## TASK INPUT
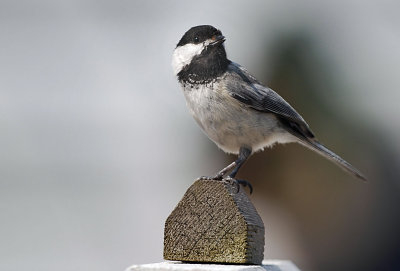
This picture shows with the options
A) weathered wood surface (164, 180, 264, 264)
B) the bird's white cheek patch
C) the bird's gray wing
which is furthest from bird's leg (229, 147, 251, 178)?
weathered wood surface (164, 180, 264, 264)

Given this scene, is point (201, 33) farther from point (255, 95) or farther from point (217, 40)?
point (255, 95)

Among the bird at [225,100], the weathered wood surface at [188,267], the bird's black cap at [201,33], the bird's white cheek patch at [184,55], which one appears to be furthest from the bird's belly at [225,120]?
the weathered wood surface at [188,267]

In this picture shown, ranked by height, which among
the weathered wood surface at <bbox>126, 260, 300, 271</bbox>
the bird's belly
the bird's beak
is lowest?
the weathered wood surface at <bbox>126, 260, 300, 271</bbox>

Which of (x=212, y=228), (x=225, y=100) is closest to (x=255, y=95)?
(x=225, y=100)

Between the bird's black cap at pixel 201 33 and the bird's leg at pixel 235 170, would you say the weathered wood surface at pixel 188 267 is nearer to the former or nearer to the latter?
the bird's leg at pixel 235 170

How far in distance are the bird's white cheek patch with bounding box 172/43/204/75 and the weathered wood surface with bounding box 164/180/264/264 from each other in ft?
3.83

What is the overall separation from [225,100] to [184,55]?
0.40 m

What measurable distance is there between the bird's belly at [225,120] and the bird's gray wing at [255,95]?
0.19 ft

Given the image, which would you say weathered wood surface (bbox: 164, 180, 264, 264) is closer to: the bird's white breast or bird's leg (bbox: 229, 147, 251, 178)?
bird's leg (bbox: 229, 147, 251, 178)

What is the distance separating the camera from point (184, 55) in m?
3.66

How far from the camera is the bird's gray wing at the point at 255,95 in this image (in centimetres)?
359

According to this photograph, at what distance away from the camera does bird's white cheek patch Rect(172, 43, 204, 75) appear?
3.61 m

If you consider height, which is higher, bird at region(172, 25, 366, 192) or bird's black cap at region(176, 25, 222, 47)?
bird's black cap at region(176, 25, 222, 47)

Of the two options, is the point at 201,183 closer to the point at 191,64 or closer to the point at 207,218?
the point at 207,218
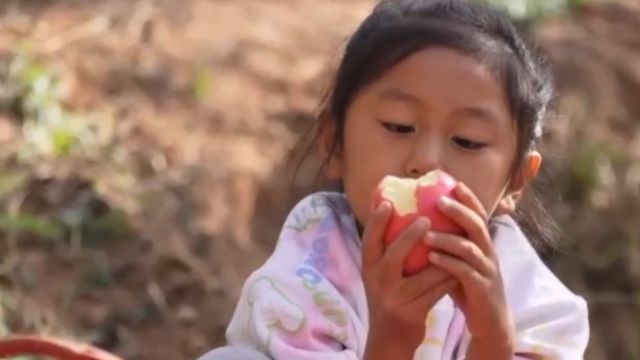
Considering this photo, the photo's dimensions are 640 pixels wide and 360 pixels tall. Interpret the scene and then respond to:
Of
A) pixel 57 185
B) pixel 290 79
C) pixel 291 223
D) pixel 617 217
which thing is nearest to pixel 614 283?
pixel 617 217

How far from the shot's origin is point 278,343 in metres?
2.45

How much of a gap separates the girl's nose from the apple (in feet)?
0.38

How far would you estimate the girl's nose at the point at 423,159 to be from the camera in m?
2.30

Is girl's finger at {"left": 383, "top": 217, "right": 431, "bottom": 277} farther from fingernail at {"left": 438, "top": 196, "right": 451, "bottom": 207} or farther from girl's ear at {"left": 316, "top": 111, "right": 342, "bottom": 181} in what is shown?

* * *

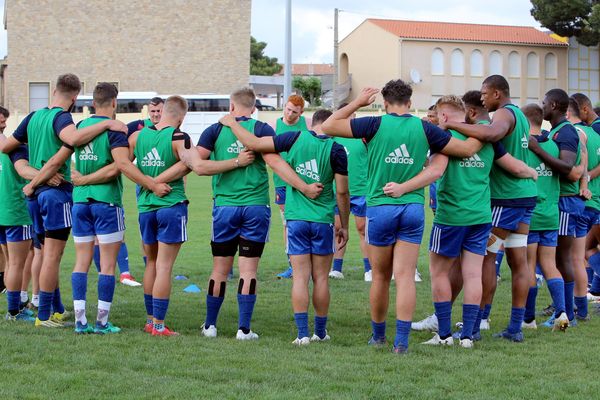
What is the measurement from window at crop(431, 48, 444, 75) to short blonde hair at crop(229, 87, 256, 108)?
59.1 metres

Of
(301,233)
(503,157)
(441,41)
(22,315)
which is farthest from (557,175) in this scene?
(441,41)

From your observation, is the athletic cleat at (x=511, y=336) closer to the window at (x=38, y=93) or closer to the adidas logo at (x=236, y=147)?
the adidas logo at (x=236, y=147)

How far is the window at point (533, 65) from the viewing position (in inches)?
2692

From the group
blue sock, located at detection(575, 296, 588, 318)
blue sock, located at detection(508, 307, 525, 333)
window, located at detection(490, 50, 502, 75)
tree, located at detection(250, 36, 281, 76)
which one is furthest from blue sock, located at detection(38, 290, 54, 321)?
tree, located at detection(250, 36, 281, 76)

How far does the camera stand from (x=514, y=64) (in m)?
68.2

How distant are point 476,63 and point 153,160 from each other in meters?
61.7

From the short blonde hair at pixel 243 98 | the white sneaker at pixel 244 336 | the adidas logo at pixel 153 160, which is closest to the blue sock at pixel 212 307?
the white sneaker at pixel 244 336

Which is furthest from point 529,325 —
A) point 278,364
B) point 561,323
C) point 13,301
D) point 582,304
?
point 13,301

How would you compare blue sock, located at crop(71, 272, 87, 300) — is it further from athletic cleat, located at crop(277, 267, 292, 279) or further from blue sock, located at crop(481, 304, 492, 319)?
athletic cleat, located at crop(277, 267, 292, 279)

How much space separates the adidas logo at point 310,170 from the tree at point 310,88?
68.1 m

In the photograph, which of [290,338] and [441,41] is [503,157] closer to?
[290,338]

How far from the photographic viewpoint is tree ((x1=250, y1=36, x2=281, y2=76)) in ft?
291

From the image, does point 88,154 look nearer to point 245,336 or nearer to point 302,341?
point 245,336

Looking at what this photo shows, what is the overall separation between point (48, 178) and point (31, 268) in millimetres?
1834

---

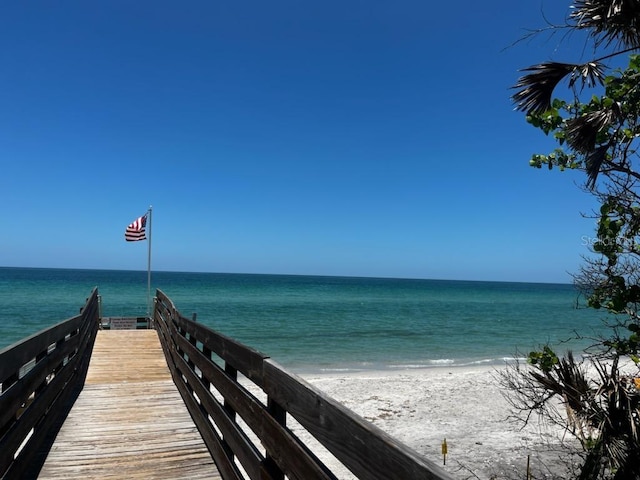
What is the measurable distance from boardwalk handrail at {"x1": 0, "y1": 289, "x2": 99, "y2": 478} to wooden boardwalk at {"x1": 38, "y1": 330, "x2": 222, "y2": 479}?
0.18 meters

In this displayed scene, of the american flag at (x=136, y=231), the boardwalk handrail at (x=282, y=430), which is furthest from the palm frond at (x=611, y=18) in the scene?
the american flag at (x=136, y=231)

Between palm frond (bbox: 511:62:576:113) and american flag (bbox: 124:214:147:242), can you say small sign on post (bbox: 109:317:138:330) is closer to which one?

## REQUIRED WORK
Find every line in the records above that contains the word "frond" and copy each one. Case counts.

## ANSWER FOR THIS EXERCISE
In this displayed scene, of the american flag at (x=136, y=231), the boardwalk handrail at (x=282, y=430), which is furthest from the palm frond at (x=611, y=18) in the scene?
Between palm frond (bbox: 511:62:576:113) and american flag (bbox: 124:214:147:242), can you say small sign on post (bbox: 109:317:138:330) is closer to which one?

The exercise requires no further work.